D. Time Between Execution & Marriage (“Duress”)
In order to freely bargain for a contract, a party must not be under duress when executing an agreement. Family courts are particularly sensitive to this factor, and will are far more likely to find duress than a civil court enforcing a traditional contract. While this is a fact intensive analysis, courts have considered the amount of time between the execution of the agreement and the scheduled marriage. They have likewise looked to external pressures which might prevent a spouse from freely bargaining. See e.g., Holler v. Holler, 612 SE 2d 469 (SC Ct. App 2005) (holding that prenuptial agreement was unenforceable and noting that “Wife signed the agreement on November 25, 1997. The parties were married on December 1, 1997, merely three days before Wife’s visa was set to expire.”); Hudson v. Hudson, 757 SE 2d 727 (SC Ct. App 2014) (holding that agreement was enforceable and noting that “The parties entered into the Agreement on February 4, 2000, and were married on February 19, 2000.”)

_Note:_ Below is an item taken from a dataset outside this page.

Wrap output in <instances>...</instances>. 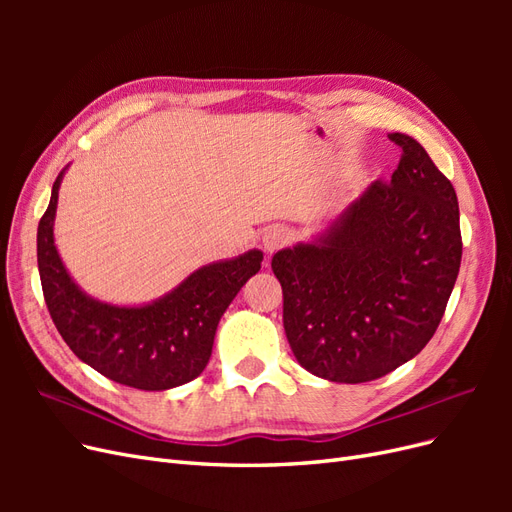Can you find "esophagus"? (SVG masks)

Thus, in order to ensure an prenuptial agreement is valid, the parties should ensure that the agreement has been executed well before the wedding date. If there are any extrinsic pressures (such as the threat of deportation in Holler) they may call the agreement into question due to duress.
III – Defenses to Enforcement of Prenuptial Agreements
There are several fact-specific defenses to prenuptial agreements which will be discussed at length in a subsequent article.